IV. Feature transformation
- Transform numerical values into categorical values
- Transform categorical values into numerical values (discrete)
V. Fill missing values
- For numerical features, use median
- For categorical features, use mode (here, we don’t have missing categorical values)
4. Visualization
I. Visualize categorical features
II. Visualize numerical features
5. Further Feature Engineering
From the above heatmap and the categorical variable countplot, we can see that some feature has strong correlation
- loan_amnt, funded_amnt, funded_amnt_inv, installment
- int_rate, sub_grade
- total_pymnt, total_pymnt_inv, total_rec_prncp
- out_prncp, out_prncp_inv
- recoveries, collection_recovery_fee
We can drop some of them to reduce redundancy. Now, we only 14 categorical features, 17 numerical features. Let’s check the correlation again.
6. Machine Learning
After the above procedures, we are ready to build the predictive models. In this part, I explored three different models: Logistic regression, Random Forest, and Deep Learning.
I used to use scikit-learn a lot. But there is one problem with scikit-learn: you need to do one-hot encoding manually, which can sometimes dramatically increase the feature space. In this part, for logistic regression and random forest, I use H2O package, which has a better support with categorical features. For deep learning model, I use Keras with TensorFlow backend.
I. Logistic Regression
After grid search over alpha and lambda, I got test AUC of 0.841.
II. Random Forest
After grid search over alpha and lambda, I got test AUC of 0.848.
Feature Importance
As shown above, the top 9 most important features are:
- out_prncp: Remaining outstanding principal for total amount funded
- recoveries: Post charge off gross recovery
- last_pymnt_amnt: Last total payment amount received
- total_pymnt: Payments received to date for total amount funded
- int_rate: Interest Rate on the loan
- addr_state: The state provided by the borrower in the loan application
- total_rec_late_fee: Late fees received to date
- loan_amnt: The listed amount of the loan applied for by the borrower. If at some point in time, the credit department reduces the loan amount, then it will be reflected in this value.
- total_rec_int: Interest received to date
III. Neural Networks
In this part, let’s manually build a fully-connected neural network (NN) model to finish the classification task. I use a relatively small model with only two hidden layers. Without comprehensive parameter tuning, the model gives AUC of 0.834.
7. Conclusions
From our above analysis, we can see that for the above three algorithms: Logistic Regression, Random Forest, and Neural Networks, their performance on the test set is pretty similar. Based on our simple analysis and grid search, Random Forest gives the best result.

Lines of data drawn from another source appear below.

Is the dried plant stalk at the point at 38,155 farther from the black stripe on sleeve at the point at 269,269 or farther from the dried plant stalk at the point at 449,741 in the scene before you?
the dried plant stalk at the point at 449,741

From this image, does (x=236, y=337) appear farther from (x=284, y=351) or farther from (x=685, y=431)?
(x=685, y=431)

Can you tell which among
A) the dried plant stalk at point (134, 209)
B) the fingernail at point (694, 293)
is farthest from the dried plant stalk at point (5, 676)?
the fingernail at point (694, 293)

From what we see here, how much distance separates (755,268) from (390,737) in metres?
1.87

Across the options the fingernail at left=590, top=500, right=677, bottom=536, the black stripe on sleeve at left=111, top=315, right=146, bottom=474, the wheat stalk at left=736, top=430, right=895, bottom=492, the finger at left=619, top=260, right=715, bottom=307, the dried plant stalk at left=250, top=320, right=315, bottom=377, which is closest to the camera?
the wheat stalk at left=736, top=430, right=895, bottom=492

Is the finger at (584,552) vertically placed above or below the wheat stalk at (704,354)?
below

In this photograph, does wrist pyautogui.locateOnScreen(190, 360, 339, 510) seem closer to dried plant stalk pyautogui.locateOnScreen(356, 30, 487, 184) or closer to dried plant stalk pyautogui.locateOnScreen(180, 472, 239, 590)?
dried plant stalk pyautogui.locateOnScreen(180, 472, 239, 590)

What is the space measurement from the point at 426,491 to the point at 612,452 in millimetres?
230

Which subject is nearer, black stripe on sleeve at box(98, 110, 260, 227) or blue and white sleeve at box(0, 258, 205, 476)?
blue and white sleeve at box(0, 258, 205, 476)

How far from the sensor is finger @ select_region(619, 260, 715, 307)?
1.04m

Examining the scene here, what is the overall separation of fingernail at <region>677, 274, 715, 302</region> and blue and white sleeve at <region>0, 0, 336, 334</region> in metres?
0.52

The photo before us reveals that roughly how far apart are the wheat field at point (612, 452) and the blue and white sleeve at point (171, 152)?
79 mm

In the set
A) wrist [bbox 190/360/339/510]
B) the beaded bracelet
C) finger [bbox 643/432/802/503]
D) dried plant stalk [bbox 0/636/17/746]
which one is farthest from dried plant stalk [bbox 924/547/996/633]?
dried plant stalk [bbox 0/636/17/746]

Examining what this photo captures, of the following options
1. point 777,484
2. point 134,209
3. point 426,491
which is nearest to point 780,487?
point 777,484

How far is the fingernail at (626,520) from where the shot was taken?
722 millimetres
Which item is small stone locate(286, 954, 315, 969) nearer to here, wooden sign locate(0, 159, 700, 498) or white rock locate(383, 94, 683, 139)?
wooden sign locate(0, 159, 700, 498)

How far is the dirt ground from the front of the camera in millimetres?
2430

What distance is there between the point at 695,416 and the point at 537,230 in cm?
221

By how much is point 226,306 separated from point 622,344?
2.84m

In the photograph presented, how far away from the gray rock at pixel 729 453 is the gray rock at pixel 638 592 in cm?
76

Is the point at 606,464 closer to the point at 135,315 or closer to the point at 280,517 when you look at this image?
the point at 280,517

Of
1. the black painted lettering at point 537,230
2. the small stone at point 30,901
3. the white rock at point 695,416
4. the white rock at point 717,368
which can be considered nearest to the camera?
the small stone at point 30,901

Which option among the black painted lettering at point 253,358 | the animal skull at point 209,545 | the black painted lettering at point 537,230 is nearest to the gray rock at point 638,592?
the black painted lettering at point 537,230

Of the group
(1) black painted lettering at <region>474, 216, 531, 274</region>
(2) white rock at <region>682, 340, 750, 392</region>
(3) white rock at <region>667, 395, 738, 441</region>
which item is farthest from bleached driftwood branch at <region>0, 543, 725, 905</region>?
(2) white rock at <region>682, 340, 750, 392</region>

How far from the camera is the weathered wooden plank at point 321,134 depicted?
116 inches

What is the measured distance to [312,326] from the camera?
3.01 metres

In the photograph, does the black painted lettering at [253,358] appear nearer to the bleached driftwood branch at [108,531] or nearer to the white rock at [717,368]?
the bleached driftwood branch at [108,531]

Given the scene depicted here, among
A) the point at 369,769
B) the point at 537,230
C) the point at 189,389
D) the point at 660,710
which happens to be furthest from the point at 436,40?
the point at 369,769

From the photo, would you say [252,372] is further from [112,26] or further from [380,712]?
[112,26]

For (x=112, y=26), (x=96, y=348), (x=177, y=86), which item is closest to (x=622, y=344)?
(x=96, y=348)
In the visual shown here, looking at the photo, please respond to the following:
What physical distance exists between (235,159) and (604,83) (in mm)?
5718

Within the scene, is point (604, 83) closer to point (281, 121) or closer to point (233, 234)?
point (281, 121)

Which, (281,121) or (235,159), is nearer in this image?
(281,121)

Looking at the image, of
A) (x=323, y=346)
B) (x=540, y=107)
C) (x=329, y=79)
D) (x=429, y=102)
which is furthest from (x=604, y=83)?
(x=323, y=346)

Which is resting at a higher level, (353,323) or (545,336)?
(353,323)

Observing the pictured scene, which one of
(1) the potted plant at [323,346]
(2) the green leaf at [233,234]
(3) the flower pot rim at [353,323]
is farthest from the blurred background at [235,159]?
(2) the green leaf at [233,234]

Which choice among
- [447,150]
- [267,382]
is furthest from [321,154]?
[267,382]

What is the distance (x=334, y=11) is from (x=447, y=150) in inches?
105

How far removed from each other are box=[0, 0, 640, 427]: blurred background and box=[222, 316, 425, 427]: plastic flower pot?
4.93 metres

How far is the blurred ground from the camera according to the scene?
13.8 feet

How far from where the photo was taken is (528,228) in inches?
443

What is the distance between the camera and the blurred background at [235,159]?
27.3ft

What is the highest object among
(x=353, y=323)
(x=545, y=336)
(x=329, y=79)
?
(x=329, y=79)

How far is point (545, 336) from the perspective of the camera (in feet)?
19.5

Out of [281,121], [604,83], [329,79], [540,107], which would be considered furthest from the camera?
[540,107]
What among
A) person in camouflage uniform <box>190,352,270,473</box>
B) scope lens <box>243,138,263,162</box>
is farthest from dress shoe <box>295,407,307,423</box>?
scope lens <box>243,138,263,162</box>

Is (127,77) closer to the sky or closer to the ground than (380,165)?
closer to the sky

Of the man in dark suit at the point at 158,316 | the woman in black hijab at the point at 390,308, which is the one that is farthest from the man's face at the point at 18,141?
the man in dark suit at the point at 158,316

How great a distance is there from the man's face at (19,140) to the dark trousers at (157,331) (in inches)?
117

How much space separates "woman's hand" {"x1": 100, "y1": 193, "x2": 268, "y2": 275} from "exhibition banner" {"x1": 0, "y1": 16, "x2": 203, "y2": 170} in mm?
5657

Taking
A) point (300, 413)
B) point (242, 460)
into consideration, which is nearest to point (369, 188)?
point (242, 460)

There are a lot of other methods, such as AdaBoost and XGBoost, and we can tune a lot of parameters for different models, especially for Neural Networks. Here, I didn’t explore all possible algorithms and conduct comprehensive parameter tune. For more details, please refer to my GitHub jupyter notebook.
Footnote:
In this project, to increase the problem difficulty, the loan with status like “current” is treated as status 0, which might not be very appropriate. There are some other online analysis that exclude all the loan that is still in “current” status. I also conducted analysis with that kind of dataset, which is less imbalanced. I can easily get over 0.99 AUC on both training and test dataset even with simple logistic regression. You can try it by yourself if interested.